The measure authorizes leases of private lands for industries such as factories, agro-industrial enterprises, commercial developments, tourism, agriculture and ecological conservation. To support these ventures, the law outlines what it calls a “flexible and dynamic policy on the granting of long-term leases on private lands to foreign investors.”
Foreign businesses have always raised the constitutional limit to land ownership as a disincentive to foreign investments. While foreigners cannot still own land, the new law intends to offer a level of security and predictability for major investments.
Stricter conditions
While the new law has extended the term, the president may still impose a shorter lease period “for investors engaged in vital services or industries considered as critical infrastructure, in the interest of national security or pursuant to government-identified priorities.”
The law requires that the land area leased be proportional to the approved investment and used only for its registered purpose.

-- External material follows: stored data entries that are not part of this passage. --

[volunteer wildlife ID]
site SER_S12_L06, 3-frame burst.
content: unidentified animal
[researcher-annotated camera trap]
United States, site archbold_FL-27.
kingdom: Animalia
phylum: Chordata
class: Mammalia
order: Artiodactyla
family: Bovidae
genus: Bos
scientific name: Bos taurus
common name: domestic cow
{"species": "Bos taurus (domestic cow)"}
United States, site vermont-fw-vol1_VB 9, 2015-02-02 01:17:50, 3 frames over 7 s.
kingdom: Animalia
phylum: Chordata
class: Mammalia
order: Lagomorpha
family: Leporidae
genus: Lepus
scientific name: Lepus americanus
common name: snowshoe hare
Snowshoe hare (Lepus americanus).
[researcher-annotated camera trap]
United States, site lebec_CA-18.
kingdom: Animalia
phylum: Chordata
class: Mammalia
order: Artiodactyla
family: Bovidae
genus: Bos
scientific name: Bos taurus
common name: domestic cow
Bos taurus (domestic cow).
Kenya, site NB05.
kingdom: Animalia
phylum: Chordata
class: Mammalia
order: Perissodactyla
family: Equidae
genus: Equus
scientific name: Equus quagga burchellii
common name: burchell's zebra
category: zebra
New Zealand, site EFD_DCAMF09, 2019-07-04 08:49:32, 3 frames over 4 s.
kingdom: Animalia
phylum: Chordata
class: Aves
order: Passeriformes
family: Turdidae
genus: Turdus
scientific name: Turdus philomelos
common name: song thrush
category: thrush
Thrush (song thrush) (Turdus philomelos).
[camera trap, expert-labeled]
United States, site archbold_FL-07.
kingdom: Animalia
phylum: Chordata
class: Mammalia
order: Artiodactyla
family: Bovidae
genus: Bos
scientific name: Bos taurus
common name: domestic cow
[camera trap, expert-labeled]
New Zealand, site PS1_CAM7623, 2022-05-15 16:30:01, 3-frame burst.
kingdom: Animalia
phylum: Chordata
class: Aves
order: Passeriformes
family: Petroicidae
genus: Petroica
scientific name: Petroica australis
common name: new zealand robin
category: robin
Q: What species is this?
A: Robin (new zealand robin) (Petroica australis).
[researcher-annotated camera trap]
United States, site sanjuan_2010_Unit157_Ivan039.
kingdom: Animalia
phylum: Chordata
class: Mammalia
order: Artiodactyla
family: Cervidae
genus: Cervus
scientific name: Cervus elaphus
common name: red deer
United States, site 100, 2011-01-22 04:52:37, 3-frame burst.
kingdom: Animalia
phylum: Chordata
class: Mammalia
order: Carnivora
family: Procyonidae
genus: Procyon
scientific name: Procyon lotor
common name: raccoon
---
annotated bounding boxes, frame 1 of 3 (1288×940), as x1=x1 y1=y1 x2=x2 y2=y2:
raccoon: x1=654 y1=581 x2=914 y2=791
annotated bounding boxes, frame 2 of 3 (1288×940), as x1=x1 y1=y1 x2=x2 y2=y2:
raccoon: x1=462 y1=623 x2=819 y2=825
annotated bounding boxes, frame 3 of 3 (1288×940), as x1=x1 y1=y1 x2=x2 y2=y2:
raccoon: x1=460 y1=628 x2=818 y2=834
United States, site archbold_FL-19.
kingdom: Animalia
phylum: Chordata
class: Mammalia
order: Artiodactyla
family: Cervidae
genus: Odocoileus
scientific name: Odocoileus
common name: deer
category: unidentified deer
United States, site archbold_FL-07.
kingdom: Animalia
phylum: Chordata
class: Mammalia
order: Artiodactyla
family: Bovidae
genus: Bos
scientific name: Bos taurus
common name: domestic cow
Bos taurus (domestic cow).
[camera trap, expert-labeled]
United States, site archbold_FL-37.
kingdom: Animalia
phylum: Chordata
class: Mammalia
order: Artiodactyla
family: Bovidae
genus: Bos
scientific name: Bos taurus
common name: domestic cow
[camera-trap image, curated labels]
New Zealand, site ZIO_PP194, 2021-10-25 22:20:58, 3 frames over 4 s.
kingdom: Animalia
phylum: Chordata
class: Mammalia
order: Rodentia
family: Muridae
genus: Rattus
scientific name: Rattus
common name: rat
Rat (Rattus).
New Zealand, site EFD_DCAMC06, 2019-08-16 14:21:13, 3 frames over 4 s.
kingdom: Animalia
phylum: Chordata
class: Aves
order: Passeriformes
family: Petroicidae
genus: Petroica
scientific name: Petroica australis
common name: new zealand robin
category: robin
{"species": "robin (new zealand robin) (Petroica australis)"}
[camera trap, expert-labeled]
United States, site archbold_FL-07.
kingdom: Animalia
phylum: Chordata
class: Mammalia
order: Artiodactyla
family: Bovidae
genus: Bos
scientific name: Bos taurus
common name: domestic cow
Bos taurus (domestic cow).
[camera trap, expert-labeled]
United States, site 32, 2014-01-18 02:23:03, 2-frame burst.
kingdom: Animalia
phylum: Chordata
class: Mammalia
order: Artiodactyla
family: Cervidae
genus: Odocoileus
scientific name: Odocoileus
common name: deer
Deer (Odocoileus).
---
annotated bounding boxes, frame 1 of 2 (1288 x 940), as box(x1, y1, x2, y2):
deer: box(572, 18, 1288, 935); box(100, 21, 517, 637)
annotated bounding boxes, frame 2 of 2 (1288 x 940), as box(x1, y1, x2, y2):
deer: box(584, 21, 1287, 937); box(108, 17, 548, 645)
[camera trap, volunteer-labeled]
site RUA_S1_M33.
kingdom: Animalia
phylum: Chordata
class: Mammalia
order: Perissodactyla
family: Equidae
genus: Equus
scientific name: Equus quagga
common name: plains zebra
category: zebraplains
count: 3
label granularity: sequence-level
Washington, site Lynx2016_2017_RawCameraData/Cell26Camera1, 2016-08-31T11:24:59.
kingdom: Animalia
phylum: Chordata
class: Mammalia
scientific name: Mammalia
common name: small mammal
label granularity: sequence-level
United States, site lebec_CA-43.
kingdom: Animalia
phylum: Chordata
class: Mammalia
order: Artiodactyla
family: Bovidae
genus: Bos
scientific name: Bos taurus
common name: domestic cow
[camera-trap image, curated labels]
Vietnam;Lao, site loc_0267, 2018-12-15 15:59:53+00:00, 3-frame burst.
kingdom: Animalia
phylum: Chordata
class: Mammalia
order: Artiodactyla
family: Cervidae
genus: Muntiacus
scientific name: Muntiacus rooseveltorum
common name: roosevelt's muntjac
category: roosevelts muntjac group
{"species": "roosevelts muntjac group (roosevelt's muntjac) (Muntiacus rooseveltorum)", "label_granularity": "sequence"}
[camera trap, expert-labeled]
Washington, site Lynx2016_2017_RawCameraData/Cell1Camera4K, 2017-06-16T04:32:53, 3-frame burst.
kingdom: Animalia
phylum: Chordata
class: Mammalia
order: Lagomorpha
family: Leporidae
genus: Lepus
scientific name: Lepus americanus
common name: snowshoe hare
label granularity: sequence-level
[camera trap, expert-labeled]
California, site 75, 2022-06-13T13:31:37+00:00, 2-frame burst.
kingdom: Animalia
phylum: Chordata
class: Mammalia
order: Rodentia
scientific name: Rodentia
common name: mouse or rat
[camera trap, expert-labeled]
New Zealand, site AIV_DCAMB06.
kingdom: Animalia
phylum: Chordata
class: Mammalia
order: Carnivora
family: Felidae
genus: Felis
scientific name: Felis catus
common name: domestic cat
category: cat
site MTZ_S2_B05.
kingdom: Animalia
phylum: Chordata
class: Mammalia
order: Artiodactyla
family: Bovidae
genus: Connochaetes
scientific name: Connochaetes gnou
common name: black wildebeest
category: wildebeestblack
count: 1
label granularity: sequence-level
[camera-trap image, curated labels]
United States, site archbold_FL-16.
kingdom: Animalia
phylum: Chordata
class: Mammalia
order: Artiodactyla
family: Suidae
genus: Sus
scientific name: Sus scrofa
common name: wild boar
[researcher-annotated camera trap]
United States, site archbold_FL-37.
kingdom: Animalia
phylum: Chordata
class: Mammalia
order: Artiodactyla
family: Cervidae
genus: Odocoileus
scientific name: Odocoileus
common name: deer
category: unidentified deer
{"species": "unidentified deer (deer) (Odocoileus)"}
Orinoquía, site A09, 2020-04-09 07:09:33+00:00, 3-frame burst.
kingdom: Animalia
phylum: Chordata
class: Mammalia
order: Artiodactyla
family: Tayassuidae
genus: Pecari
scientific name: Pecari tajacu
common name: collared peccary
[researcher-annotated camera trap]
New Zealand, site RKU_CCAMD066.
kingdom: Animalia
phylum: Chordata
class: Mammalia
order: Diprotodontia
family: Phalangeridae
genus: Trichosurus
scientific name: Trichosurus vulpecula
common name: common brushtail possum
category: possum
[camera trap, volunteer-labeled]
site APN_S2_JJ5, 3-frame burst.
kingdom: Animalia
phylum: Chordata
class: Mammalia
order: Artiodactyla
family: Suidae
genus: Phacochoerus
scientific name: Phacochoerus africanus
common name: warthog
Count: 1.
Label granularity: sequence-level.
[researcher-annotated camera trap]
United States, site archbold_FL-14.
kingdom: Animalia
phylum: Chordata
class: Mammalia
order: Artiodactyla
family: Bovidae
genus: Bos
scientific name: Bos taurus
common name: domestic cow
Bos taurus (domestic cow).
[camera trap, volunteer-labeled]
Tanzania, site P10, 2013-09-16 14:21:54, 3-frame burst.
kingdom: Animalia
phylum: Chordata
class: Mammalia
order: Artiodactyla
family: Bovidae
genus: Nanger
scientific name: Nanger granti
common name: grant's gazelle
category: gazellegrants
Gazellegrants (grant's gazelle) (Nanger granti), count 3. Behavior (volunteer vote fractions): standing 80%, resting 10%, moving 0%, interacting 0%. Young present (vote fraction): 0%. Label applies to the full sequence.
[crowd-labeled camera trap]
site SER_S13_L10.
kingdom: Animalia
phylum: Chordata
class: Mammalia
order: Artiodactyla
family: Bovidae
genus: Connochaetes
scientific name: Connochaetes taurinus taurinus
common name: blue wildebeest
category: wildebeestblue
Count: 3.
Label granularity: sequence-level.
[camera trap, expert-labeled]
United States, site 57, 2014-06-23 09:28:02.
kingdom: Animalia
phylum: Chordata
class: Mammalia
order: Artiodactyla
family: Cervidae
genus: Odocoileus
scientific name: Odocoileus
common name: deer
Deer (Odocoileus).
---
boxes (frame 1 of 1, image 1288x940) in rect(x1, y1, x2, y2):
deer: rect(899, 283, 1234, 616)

Investors must also show proof of registration under the Foreign Investments Act or other applicable laws before contracts can be approved.
Leases may be terminated if investors withdraw or fail to implement projects within a reasonable time. Contracts must also include provisions allowing cancellation in case of a change in project purpose.
The law set a penal clause: violations such as misuse of land or exceeding lease limits will render contracts void and could bring fines of up to P10 million, prison terms of six months to six years, or both.
It authorized the Board of Investments and other promotion agencies to monitor compliance and require explanations from firms whose projects stall.
The Department of Trade and Industry, in tandem with the Land Registration Authority, will issue implementing rules within 90 days.